◆ **Task requirements**: From the data below, return the exact lines starting at the line containing "m3 m4 color" and ending at the line containing "Full Moon Bowl (7) Chakra Therapy Set No.1", both included, and nothing else.

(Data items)
BEGIN

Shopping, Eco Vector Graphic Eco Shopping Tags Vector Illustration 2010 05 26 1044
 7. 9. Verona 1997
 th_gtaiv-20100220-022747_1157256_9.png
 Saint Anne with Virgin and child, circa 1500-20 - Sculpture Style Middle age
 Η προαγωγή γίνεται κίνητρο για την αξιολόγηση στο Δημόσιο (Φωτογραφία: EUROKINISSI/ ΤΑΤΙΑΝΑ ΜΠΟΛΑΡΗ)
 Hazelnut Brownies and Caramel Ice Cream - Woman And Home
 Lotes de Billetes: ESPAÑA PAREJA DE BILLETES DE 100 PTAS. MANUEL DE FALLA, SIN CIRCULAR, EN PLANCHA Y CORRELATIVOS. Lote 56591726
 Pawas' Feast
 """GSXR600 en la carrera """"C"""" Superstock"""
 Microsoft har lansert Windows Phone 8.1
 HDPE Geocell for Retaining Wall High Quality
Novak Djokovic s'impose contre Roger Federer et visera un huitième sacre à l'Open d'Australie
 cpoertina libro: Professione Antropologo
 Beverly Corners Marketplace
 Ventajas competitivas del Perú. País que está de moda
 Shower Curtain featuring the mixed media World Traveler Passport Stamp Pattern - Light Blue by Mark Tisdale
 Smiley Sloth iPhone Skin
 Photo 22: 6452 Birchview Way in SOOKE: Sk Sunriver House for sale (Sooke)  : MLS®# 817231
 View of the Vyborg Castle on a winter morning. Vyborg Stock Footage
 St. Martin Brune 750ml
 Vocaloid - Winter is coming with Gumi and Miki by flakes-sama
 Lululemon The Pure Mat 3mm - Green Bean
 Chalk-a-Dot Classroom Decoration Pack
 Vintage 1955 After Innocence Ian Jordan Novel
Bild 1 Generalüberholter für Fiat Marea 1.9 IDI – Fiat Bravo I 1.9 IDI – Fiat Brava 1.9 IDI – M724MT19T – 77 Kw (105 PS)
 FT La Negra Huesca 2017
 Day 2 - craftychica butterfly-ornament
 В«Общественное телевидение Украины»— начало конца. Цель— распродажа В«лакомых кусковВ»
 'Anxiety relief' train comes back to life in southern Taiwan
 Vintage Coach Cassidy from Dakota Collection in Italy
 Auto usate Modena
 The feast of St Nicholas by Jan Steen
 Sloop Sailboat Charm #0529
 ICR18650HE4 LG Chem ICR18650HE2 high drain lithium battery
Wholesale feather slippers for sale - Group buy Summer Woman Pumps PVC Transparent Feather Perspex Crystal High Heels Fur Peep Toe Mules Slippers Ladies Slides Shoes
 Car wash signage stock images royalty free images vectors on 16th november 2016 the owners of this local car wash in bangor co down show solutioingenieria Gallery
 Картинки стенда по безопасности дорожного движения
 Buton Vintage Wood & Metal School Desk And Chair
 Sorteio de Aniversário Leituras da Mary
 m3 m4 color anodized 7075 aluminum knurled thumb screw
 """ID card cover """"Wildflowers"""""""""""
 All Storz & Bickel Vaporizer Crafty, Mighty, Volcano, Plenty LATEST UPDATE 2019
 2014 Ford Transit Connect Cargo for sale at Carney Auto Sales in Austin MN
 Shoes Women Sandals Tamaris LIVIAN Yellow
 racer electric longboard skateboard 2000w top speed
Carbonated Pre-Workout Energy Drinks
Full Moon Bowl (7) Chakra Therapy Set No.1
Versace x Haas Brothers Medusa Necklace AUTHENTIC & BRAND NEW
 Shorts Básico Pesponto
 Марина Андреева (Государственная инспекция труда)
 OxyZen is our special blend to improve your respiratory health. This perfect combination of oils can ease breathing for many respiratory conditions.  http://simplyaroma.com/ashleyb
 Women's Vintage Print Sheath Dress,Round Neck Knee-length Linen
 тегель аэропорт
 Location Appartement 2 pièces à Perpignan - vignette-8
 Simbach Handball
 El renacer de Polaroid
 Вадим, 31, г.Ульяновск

END

◆ **Solution to this task**:
 m3 m4 color anodized 7075 aluminum knurled thumb screw
 """ID card cover """"Wildflowers"""""""""""
 All Storz & Bickel Vaporizer Crafty, Mighty, Volcano, Plenty LATEST UPDATE 2019
 2014 Ford Transit Connect Cargo for sale at Carney Auto Sales in Austin MN
 Shoes Women Sandals Tamaris LIVIAN Yellow
 racer electric longboard skateboard 2000w top speed
Carbonated Pre-Workout Energy Drinks
Full Moon Bowl (7) Chakra Therapy Set No.1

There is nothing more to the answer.